(Beginning of GIVEN TEXT)
Not just back then. Nintendo has put a lot of wacky stuff in cartridges. Learn with Pokemon Typing Adventure had a bluetooth adapter in its cartridge to communicate with its bundled bluetooth keyboard. Some early NES games were actually Famicom boards with a 60 to 72 pin adapter embedded in the cartridge. Morita Shogi 64 had a modem and a phone jack built into its cartridge. Animal Crossing for N64 had a real-time clock. Mario Artist: Talent Studio had a cartridge that featured an entire composite video capture card. The Japanese version of Tetris 64 had a modified controller pak which connected to an infrared heartrate sensor for a special play mode that tested the user's ability to keep calm.
More examples: WarioWare: Twisted! for Game Boy Advance with a gyroscope sensor, and Boktai: The Sun Is in Your Hand (also for GBA) with a light sensor for detecting sunlight.
(End of GIVEN TEXT)
USING THE INFORMATION:
A: Retype the passage on unusual hardware in Nintendo cartridges word for word, starting at the words "More examples: WarioWare: Twisted!" and stopping after the words "for detecting sunlight.".
B: Carry on the passage on unusual hardware in Nintendo cartridges from the point at which it ends.
(Beginning of STUDY MATERIAL)
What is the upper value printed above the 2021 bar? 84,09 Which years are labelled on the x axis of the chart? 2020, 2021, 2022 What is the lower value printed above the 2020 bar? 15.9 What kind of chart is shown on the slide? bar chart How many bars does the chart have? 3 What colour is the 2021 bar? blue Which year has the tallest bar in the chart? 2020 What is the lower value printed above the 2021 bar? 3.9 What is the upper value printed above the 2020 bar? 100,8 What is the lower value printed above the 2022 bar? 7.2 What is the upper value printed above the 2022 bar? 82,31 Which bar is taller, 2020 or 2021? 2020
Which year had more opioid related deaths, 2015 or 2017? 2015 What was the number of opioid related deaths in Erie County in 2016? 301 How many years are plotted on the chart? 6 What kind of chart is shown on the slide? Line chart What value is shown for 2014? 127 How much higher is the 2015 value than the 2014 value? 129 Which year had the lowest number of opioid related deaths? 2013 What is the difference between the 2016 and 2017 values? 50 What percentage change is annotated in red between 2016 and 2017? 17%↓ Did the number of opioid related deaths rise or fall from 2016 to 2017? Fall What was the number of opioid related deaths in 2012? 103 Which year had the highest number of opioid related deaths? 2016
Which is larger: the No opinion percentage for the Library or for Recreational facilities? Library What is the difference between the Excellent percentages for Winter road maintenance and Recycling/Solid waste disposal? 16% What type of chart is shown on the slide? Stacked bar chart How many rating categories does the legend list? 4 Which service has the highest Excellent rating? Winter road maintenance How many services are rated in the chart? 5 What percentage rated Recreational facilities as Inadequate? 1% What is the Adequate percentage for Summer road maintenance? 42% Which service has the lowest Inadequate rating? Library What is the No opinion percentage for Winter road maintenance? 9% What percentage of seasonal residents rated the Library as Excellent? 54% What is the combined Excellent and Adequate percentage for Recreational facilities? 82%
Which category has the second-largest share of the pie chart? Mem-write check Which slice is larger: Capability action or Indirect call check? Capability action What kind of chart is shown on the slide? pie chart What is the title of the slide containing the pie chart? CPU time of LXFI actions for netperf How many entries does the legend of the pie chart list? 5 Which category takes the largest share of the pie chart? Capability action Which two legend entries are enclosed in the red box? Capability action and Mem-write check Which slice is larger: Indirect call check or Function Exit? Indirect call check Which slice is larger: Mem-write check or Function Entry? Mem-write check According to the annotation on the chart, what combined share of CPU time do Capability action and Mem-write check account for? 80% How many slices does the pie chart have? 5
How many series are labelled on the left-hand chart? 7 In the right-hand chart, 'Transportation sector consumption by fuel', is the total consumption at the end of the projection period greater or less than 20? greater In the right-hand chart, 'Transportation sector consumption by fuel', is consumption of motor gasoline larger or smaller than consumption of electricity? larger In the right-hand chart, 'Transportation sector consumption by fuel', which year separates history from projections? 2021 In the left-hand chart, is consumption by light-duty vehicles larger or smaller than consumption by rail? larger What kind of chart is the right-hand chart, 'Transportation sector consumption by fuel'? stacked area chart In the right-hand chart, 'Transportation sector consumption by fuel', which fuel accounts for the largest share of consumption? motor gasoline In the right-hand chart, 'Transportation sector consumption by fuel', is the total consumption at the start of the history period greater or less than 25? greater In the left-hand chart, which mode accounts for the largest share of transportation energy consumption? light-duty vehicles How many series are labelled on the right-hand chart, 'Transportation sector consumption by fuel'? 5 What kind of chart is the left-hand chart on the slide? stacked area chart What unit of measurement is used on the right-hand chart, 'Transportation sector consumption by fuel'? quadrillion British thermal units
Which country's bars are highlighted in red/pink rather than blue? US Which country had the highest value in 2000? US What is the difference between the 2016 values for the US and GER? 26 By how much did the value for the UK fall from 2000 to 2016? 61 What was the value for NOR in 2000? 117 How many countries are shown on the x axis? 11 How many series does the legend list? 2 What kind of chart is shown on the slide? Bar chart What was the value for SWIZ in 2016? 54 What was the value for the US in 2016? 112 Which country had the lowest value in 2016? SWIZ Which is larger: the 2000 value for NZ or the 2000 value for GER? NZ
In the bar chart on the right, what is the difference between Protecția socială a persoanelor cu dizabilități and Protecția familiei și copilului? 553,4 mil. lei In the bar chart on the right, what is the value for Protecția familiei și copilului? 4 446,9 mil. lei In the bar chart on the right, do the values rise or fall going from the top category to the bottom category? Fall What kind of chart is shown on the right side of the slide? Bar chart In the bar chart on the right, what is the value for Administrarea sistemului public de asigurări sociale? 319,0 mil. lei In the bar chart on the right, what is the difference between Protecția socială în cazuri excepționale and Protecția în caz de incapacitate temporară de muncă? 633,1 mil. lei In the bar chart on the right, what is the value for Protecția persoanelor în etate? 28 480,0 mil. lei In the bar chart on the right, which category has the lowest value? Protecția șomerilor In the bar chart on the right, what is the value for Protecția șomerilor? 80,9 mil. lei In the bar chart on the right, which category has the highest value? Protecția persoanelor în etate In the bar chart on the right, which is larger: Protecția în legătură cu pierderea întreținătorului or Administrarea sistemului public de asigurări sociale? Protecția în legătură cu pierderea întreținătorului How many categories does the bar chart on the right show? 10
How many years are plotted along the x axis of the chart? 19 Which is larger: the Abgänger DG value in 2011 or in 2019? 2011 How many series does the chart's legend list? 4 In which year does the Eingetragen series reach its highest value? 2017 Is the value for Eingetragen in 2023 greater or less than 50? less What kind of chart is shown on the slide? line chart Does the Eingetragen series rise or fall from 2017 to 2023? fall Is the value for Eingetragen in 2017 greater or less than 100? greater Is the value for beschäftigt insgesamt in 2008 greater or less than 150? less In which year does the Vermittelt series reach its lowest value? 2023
(End of STUDY MATERIAL)
RESULTS IN ORDER:
A:
More examples: WarioWare: Twisted! for Game Boy Advance with a gyroscope sensor, and Boktai: The Sun Is in Your Hand (also for GBA) with a light sensor for detecting sunlight.

B:
Pokemon: HeartGold/SoulSilver have an infrared comms port to communicate with the pokewalker, and to mystery gift - because the Game Boy Color had one!
Small correction, these are SNES games. The extra chips on NES games were primarily memory mappers and not as interesting as what SNES games did.
Even though the NES chips were still called "mappers" some of the later chips did a lot more, particularly on the Famicom, where cartridges could add extra sound channels. Even on the NES though you saw some minor graphics enhancements.